Task prompt:
Lay out everything in the listing from the line containing "Viewing the image, is" down to the end of the listing as a Markdown table with columns Index and Entry, one row per line and blank lines omitted.

···

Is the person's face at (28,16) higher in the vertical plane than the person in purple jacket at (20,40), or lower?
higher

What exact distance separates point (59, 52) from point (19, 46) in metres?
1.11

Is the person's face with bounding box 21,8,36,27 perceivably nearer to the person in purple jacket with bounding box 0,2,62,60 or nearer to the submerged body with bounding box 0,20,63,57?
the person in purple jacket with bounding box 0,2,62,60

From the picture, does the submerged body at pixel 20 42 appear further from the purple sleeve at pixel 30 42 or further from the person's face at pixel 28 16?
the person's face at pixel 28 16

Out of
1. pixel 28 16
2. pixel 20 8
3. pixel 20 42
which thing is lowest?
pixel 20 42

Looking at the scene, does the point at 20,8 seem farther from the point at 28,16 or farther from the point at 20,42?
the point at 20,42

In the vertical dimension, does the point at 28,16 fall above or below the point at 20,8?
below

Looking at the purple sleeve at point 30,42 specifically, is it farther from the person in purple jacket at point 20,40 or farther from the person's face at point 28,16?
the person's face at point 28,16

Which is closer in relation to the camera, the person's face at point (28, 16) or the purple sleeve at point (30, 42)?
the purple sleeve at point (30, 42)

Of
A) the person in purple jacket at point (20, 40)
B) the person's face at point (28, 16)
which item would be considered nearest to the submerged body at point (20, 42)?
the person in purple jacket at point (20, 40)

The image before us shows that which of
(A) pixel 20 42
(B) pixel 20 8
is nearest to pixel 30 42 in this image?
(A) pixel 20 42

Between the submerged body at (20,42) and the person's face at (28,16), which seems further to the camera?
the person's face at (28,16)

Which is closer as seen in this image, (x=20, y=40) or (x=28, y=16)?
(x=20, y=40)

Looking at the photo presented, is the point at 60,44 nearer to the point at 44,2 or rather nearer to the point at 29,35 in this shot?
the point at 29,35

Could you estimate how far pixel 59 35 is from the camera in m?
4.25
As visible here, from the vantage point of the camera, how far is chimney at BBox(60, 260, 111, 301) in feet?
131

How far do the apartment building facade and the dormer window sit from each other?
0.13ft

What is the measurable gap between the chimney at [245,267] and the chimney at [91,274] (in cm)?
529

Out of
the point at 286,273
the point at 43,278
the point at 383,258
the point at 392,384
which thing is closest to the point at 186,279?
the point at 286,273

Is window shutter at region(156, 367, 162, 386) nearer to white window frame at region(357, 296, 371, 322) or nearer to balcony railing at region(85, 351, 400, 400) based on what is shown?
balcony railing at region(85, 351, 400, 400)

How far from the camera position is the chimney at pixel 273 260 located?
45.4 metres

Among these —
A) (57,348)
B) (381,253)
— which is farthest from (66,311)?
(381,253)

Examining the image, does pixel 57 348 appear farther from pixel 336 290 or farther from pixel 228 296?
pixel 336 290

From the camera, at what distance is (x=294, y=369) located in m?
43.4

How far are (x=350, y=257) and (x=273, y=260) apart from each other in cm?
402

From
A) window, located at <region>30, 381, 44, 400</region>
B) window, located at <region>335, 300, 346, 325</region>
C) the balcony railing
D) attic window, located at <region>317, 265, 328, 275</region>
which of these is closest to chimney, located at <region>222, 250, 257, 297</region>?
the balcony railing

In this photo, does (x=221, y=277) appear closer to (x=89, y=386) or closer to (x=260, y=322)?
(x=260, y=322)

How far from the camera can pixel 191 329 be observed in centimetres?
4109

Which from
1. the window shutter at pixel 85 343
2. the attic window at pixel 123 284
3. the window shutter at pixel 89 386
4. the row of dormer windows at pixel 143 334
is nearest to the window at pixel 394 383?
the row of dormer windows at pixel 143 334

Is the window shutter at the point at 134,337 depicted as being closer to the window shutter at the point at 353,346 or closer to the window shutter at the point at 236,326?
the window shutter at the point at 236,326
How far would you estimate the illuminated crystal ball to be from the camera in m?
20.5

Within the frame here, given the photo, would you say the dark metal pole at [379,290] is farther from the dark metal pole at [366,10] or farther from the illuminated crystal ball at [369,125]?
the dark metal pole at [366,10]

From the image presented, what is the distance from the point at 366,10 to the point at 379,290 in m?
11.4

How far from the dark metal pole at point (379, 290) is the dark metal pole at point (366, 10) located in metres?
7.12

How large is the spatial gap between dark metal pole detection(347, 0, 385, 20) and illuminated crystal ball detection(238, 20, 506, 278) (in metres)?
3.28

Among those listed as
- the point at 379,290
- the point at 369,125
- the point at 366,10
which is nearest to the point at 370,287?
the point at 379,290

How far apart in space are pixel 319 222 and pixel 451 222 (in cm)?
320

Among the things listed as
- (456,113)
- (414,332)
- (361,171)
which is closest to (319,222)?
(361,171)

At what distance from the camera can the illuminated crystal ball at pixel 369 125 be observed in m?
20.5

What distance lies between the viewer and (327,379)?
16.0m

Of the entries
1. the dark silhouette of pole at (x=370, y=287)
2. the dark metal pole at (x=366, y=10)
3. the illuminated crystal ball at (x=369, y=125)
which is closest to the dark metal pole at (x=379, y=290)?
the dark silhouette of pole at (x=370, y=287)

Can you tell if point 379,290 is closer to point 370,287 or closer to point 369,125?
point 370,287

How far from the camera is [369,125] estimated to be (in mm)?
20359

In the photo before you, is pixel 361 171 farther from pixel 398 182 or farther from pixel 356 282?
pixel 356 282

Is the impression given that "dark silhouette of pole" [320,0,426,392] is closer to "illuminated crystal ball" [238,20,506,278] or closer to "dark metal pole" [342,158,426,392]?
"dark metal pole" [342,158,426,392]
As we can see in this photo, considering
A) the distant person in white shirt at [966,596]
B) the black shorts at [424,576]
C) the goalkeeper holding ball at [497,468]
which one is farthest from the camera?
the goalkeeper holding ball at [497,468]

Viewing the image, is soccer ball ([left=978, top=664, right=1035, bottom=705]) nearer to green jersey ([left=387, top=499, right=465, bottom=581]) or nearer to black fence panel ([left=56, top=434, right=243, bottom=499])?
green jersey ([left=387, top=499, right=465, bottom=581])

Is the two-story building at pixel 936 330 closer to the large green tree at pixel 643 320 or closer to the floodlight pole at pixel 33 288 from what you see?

···

Response to the task:
| Index | Entry |
|---|---|
| 1 | Viewing the image, is soccer ball ([left=978, top=664, right=1035, bottom=705]) nearer to green jersey ([left=387, top=499, right=465, bottom=581]) or nearer to black fence panel ([left=56, top=434, right=243, bottom=499])? |
| 2 | green jersey ([left=387, top=499, right=465, bottom=581]) |
| 3 | Is the two-story building at pixel 936 330 closer to the large green tree at pixel 643 320 or closer to the floodlight pole at pixel 33 288 from what you see? |